- _Problem statement_:
Nothing but the lines from the line with "From this visual" through the end of the data is to be copied, and each is to be copied exactly.

- _Record extracts_:
****************************************

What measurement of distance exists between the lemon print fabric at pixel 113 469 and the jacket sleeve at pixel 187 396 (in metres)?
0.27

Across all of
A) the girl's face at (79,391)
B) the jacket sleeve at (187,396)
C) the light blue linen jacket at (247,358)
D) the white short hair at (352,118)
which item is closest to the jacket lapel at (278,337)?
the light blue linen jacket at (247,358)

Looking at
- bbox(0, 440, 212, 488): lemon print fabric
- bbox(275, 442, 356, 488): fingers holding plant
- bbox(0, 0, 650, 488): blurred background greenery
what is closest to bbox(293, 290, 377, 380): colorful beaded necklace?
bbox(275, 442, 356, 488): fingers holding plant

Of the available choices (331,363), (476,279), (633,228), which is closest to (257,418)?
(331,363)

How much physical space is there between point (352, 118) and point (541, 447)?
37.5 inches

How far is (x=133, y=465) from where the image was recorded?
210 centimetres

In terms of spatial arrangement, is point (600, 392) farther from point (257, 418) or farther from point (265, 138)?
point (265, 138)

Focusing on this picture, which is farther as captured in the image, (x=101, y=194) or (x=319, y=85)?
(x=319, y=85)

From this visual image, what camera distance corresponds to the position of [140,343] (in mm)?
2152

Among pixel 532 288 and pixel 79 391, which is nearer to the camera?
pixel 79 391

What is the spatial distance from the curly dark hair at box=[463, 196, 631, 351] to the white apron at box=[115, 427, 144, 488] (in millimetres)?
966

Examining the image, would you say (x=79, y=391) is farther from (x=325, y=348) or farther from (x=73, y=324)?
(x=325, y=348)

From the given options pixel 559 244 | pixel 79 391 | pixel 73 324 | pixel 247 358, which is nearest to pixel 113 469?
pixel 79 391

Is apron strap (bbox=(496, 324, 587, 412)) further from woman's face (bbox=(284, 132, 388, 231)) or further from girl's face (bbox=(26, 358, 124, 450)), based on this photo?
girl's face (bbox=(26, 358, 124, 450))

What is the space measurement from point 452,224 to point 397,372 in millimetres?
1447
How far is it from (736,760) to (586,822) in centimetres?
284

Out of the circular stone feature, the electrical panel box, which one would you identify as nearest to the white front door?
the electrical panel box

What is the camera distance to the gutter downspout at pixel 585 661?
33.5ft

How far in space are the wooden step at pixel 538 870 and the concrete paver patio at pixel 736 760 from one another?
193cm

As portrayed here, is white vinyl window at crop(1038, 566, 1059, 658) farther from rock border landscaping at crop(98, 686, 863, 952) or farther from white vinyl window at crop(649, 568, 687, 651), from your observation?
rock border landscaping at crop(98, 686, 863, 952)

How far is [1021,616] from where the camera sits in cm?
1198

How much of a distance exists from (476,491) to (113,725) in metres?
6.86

****************************************

- _Full answer_:
From this visual image, what camera distance corresponds to the position of [140,343] (in mm)?
2152

Among pixel 532 288 and pixel 79 391, which is nearer to the camera?
pixel 79 391

What is the spatial distance from the curly dark hair at box=[463, 196, 631, 351] to the white apron at box=[115, 427, 144, 488] (in millimetres)?
966

Examining the image, would you say (x=79, y=391) is farther from (x=325, y=348) or farther from (x=73, y=324)?
(x=325, y=348)

From the given options pixel 559 244 | pixel 79 391 | pixel 73 324 | pixel 247 358, which is nearest to pixel 113 469?
pixel 79 391

Is apron strap (bbox=(496, 324, 587, 412)) further from woman's face (bbox=(284, 132, 388, 231)) or further from girl's face (bbox=(26, 358, 124, 450)), based on this photo?
girl's face (bbox=(26, 358, 124, 450))

What is the space measurement from point 452,224 to point 397,372 in millimetres?
1447
How far is it from (736,760) to (586,822) in centimetres?
284

Out of the circular stone feature, the electrical panel box, which one would you identify as nearest to the white front door?
the electrical panel box

What is the camera distance to the gutter downspout at pixel 585 661?
33.5ft

How far in space are the wooden step at pixel 538 870 and the concrete paver patio at pixel 736 760 from one another?
193cm

As portrayed here, is white vinyl window at crop(1038, 566, 1059, 658) farther from rock border landscaping at crop(98, 686, 863, 952) or farther from white vinyl window at crop(649, 568, 687, 651), from your observation?
rock border landscaping at crop(98, 686, 863, 952)

How far is [1021,616] from where the camera sits in cm?
1198

How much of a distance exists from (476,491) to (113,725) in metres?
6.86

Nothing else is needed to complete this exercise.